──────── RECORDS SHOWN ────────

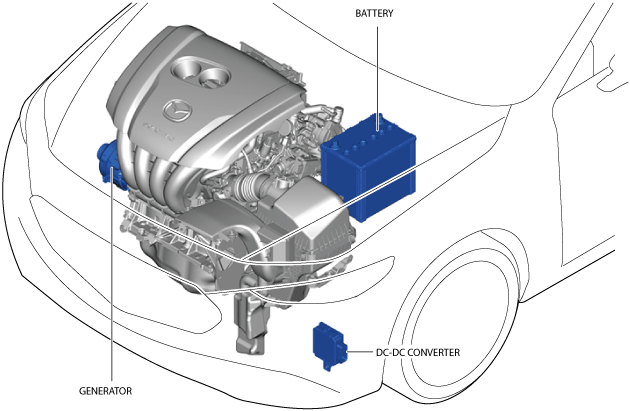 BATTERY

DC-DC CONVERTER

GENERATOR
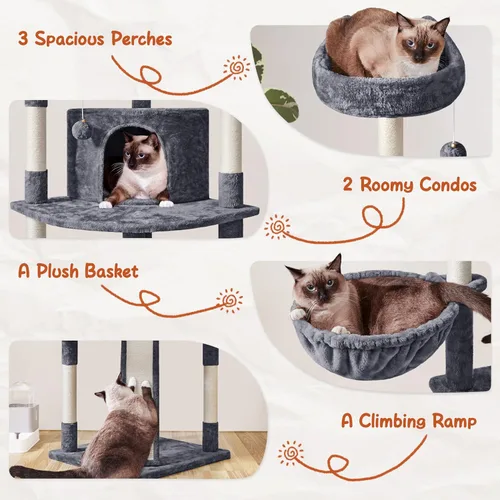 3 Spacious Perches

2 Roomy Condos

A Plush Basket

A Climbing Ramp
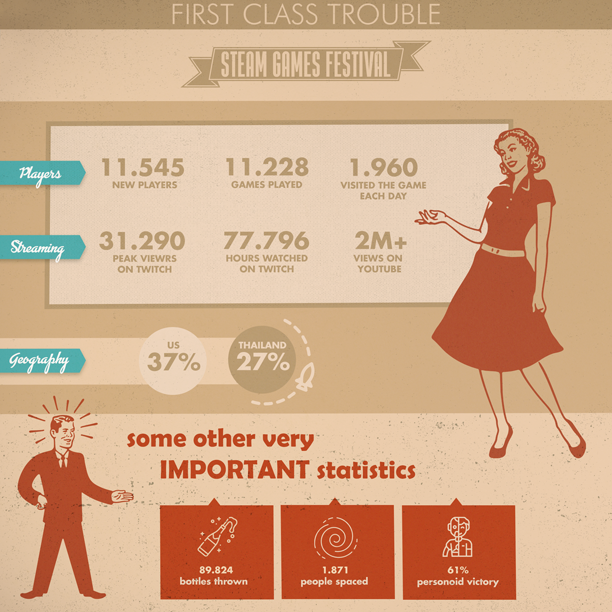 FIRST CLASS TROUBLE

STEAM GAMES FESTIVAL

Players

11.545
NEW PLAYERS

11.228
GAMES PLAYED

1.960
VISITED THE GAME EACH DAY

Streaming

31.290
PEAK VIEWRS ON TWITCH

77.796
HOURS WATCHED ON TWITCH

2M+
VIEWS ON YOUTUBE

Geography

US
37%

THAILAND
27%

some other very IMPORTANT statistics

89.824
bottles thrown

1.871
people spaced

61%
personoid victory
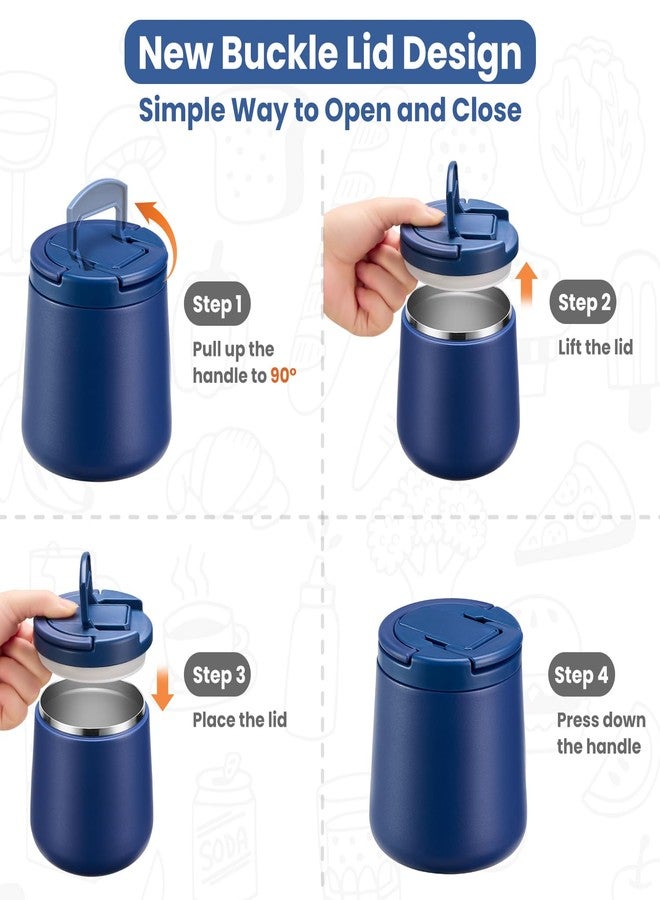 New Buckle Lid Design

Simple Way to Open and Close

Step 1

Pull up the handle to 90°

Step 2

Lift the lid

Step 3

Place the lid

Step 4

Press down the handle

SODA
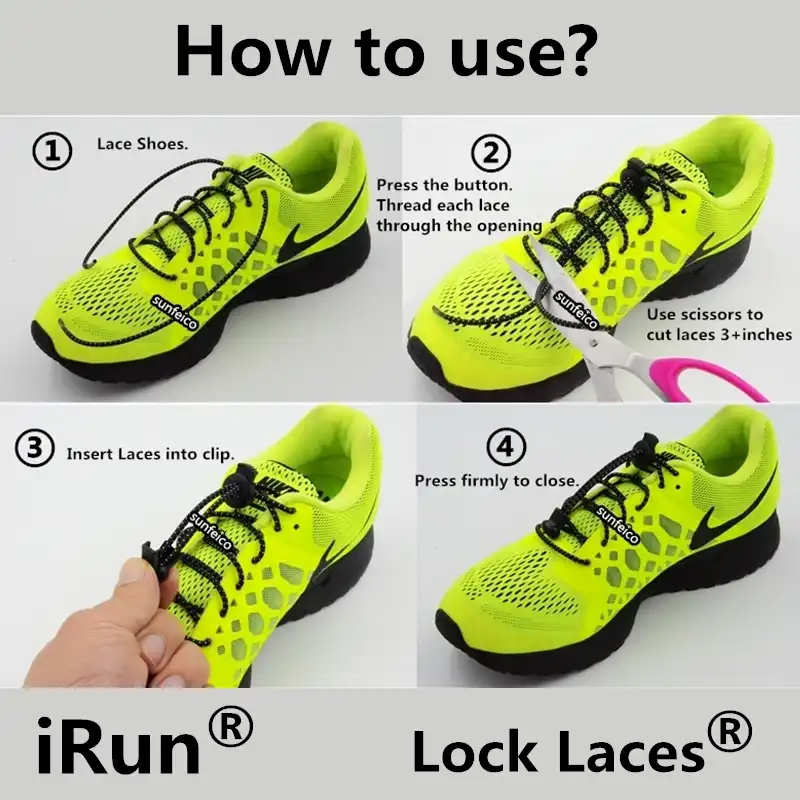 How to use?

① Lace Shoes.

sunfeico

② Press the button. Thread each lace through the opening

sunfeico

Use scissors to cut laces 3+inches

③ Insert Laces into clip.

sunfeico

④ Press firmly to close.

sunfeico

iRun®

Lock Laces®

────────

Please find every line in the records that contains the word "handle", and copy it out.

[WRITTEN ANSWER]
Pull up the handle to 90°
Press down the handle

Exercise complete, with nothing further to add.